[[ Dataset excerpts, beginning ]]
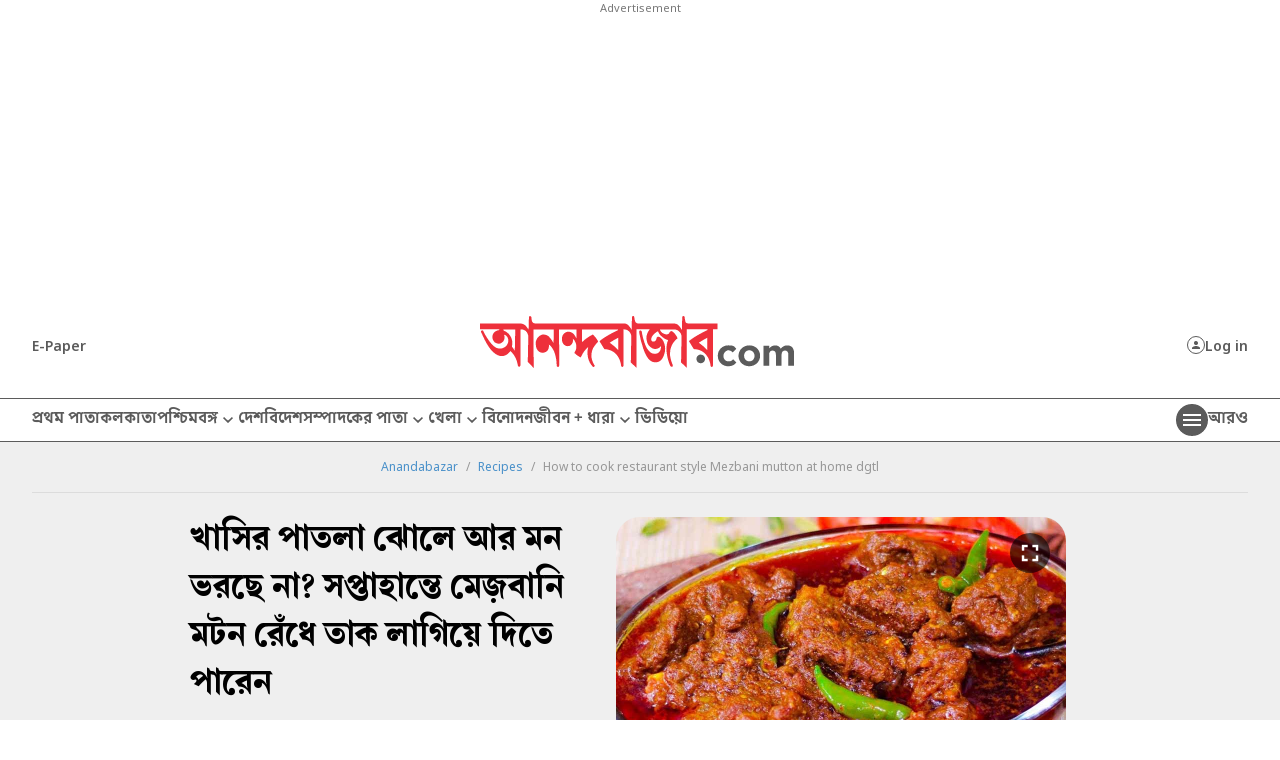

--- FILE ---
content_type: application/javascript; charset=utf-8
request_url: https://fundingchoicesmessages.google.com/f/AGSKWxUEv9g6mfbG38oUWagR5cRpHvsTeWPakErZLN1BJotRTeoc0ilsjotwjd5RATJBDfrT0K95WVMYrxmRkn7Ryh5Cu_eTkNAUCg6gyVvBiV9iDhpmlm2WiH-tlUSTUbUxXKkJ-sDYkc_hHKJt3SB_lZ62s0TArZQI93TPjVOnBweFXi-mbry2gaPprwv0/_/adindicatortext./admixer_/public/ad?/ad-audit./getads?
body_size: -1291
content:
window['9f110a17-0675-42ab-82fa-2490ce8913ca'] = true;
[[ Dataset excerpts, end ]]
Requirement:
All lines from the one containing "body_size: -1291" to the last line above should be reproduced exactly, and no other lines should be given.

The completed task:
body_size: -1291
content:
window['9f110a17-0675-42ab-82fa-2490ce8913ca'] = true;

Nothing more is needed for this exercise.